If you answered in the affirmative to all three questions, then how about becoming an astronaut?
NASA on Monday officially launched its application process for its next lot of space travelers, and anyone can apply. Sure, competition will be super-tough, and you’ll need some solid qualifications under your belt, but who’s to say you’re not up to the job….
“NASA is on an ambitious journey to Mars and we’re looking for talented men and women from diverse backgrounds and every walk of life to help get us there,” NASA administrator and former astronaut Charles Bolden said in a release.
Want to get off the planet for a bit? We’re hiring! Go to https://t.co/wnZj0C2O9L and search keyword #astronaut pic.twitter.com/w82iw4hPnN
— Reid Wiseman (@astro_reid) December 14, 2015
Required qualifications include a bachelor’s degree – though an advanced degree is “desirable” – from an accredited institution in engineering, biological science, physical science, or mathematics.
A minimum of 1,000 hours of pilot-in-command time in jet aircraft is also necessary, as is excellent eyesight, healthy blood pressure, and a height of between 62 and 75 inches (157 to 190cm).
Wondering about pay?
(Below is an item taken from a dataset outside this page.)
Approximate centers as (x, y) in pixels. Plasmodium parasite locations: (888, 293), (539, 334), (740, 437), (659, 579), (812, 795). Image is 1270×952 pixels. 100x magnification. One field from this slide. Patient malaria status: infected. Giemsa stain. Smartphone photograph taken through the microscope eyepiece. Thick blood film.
This “full time, permanent” position will bring in between $66,000 and $144,000 a year, according to the posting.
Successful applicants’ long commute to work could involve traveling to the International Space Station aboard Boeing’s CST-100 Starliner or SpaceX’s Crew Dragon capsules. If you’re really lucky, you could even find yourself on the Orion spacecraft, which is aiming to become the first manned spacecraft to fly beyond the moon, possibly in 2023.
Bolden said the space agency is now looking for its “next class of astronauts, extraordinary Americans who will take the next giant leap in exploration. This group will launch to space from U.S. soil on American-made spacecraft and blaze the trail on our journey to the Red Planet.”
NASA has been using Russian rockets to take its astronauts into space since the final Space Shuttle mission four years ago. But the U.S. is now preparing home-soil launches and wants to build a new team of astronauts to help it achieve its goal of manned deep-space exploration.
The last time NASA put out a call for new astronauts in 2013, it selected eight candidates from 6,100 applications – the most it’d ever received.
Commenting on the exciting opportunity, Brian Kelly, director of flight operations at NASA’s Johnson Space Center in Houston, said, “Some people would be surprised to learn they might have what it takes. We want and need a diverse mix of individuals to ensure we have the best astronaut corps possible.”
The agency is accepting applications through mid-February and plans to make final selections in mid-2017.
So if you’re the ambitious, talented type and looking for a truly out-of-this-world (ahem) opportunity, then head over to the job posting now to put your name forward.